Task list -
1 – Reproduce, word for word, the stretch of the call for papers on postcolonialism in games from "We seek submissions" through "sent to postcolonialgamestudies@gmail.com.".
2 – According to the call for papers on postcolonialism in games, what is the deadline for abstracts?
3 – Resume the call for papers on postcolonialism in games from the point at which it ends.

Document -
Since the special issue on Postcolonialist Perspectives in Games (S. Mukherjee and Hammar 2018) and Souvik Mukherjee’s Empire Plays Back (2017), the issue of postcolonialism and its theoretical traditions have deepened and explored in games research such as technodependencies and platforms (T. Mukherjee 2023; Baeza-González 2021; Falcão, Marques, and Mussa 2020; Nieborg, Young, and Joseph 2020); race and orientalism (Fickle 2019; Patterson 2020; Patterson and Fickle 2024); anti-colonial board games (Mochocki 2023), race and play (Trammell 2023); the status of Northern indigenous culture in and around games (O. Laiti et al. 2021; O. K. Laiti and Harrer 2023); and Indian boardgames (Rizvi and Kar 2024) and their colonial avatars (S. Mukherjee 2025), just to name a few. Game makers have also expanded on issues of colonialism in games (inkle 2021; Nidal Nijm Games 2022), and move towards what LaPensee, Laiti & Longboat (2022) call ‘sovereign games’. While the problem for game studies remains that the primary centers of knowledge production reside in the Global North (Penix-Tadsen and Frasca 2019), we fully acknowledge the contributions in the spaces in and around games and their study by people across the world in bringing fundamental question of history and present-day (post)colonialism as seen in cases such as South America (Falcão, Marques, and Mussa 2020; King 2024), South East Asia (Jiwandono 2024; 2023) and Africa (Opoku-Agyemang 2015; Randle 2024; Amoah and Tawia 2024).
Therefore, additional accounts if not critiques of the (mis)representation of Orientalist attitudes, race, delinking, hybridity, subalternity, Afro- and Indofuturism, notions of space and the fragmented postcolonial identities, dependency theory and unequal exchange, and evaluations of nationalisms in the Global South are consistently required. Indeed, commercial analogue and digital games would not exist in their current forms if not for the global division of the world between North and South. It is therefore imperative that games research inquire and identify aspects of postcolonialism and imperialism in and around games.
We seek submissions that expand on the established research and/or provide new and underexplored topics pertaining to postcolonialism and imperialism in and around games.
The Deadline for abstracts is: 14th of February 2025. Abstract submissions should be sent to postcolonialgamestudies@gmail.com.
Possible topics might include, but are not limited to:
· Colonialism / Neocolonialism / Postcolonialism
· The Other / Alterity
· Delinking / decoloniality
· Decolonization
· Orientalism
· Postcolonial praxis
· Imperialism / global capitalism / political economy
· Self-representation / voice / agency
· Third-Worldism
· Subalternity
· Nationalisms in the Global South
· Indigenous culture
· Religion(s) / Language(s) / Nationalism(s)

[Records of scene-based spatial questions]
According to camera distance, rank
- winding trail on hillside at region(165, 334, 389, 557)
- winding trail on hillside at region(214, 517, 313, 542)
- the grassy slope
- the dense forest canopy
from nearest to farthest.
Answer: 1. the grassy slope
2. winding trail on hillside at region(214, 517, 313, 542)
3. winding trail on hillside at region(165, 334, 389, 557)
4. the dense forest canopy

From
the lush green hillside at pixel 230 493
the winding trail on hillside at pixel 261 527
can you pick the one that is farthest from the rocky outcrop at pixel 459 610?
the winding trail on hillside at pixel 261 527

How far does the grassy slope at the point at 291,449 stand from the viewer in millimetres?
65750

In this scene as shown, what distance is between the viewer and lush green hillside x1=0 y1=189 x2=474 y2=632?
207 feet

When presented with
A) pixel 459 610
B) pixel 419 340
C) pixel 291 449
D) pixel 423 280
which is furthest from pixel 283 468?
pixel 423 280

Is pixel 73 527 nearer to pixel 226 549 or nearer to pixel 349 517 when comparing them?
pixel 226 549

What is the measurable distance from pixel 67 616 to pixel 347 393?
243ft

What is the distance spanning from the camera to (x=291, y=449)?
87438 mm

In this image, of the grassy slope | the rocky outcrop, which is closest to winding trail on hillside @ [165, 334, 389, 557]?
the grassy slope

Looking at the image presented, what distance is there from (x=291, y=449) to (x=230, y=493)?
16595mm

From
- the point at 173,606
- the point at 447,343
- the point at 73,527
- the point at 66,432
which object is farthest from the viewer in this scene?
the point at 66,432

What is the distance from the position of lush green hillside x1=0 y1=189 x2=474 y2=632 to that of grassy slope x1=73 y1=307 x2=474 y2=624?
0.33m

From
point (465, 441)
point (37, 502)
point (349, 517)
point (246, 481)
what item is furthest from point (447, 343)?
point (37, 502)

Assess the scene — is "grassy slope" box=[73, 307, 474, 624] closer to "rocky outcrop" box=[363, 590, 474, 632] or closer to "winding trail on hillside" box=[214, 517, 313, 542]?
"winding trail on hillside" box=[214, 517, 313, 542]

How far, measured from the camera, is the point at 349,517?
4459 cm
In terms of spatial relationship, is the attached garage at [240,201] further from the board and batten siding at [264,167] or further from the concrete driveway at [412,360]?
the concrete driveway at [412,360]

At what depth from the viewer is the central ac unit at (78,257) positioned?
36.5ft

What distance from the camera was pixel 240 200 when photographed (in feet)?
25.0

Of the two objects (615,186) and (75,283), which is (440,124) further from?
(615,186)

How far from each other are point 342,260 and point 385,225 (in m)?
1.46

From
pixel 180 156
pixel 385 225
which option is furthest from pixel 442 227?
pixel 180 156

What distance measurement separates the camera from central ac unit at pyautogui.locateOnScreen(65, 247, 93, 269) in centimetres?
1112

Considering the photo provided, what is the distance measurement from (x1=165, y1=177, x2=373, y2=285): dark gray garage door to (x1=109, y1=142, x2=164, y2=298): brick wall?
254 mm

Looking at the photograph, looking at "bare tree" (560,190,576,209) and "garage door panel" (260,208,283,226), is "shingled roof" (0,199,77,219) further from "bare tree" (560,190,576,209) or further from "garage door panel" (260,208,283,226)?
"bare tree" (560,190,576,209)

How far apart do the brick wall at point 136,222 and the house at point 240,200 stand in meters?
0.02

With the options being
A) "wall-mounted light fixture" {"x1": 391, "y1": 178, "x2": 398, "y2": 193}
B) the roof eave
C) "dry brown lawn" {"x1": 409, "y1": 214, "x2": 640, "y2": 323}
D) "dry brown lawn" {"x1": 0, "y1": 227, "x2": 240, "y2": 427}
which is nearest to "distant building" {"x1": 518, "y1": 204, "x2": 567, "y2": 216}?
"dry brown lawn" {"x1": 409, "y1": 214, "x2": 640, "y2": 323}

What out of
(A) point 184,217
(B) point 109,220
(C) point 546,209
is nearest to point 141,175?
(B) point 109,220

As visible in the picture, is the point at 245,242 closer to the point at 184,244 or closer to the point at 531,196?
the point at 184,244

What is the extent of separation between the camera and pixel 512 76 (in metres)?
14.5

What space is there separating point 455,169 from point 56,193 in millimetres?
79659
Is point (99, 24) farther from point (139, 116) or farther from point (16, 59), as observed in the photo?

Answer set -
1 –
We seek submissions that expand on the established research and/or provide new and underexplored topics pertaining to postcolonialism and imperialism in and around games.
The Deadline for abstracts is: 14th of February 2025. Abstract submissions should be sent to postcolonialgamestudies@gmail.com.

2 – The deadline for abstracts is the 14th of February 2025.

3 –
· Thirdspace
· Unequal exchange and the game industry
· Eurocentrism
· Game studies & politics of knowledge
· Ecology, colonialism, and game production
· Game platforms and colonialism
· Dependency theory and games
· Fascism as colonialism turned inward: Reactionary politics and games
Abstract submissions should comprise of:
Abstract (250-500 words)
Author information (short biographical statement of 200 words)
Abstract submissions should be sent to postcolonialgamestudies@gmail.com. Abstract submissions will then undergo an editorial review process. Authors will be notified of the outcome as soon as reports are received.
Timeline
Deadline for abstracts: 14th of February 2025
Notification of accepted abstracts: End of February 2025
Deadline for full articles: 23rd of May 2025
Chapter submissions should comprise of
Full-length article (5-8000 words) including references and a short bibliography.
Best regards,
Dr. Souvik Mukherjee, Department of English, Centre for Studies in Social Sciences, Calcutta, Kolkata, India
Dr. Emil Lundedal Hammar, Royal Danish Academy of Fine Arts, Copenhagen, Denmark.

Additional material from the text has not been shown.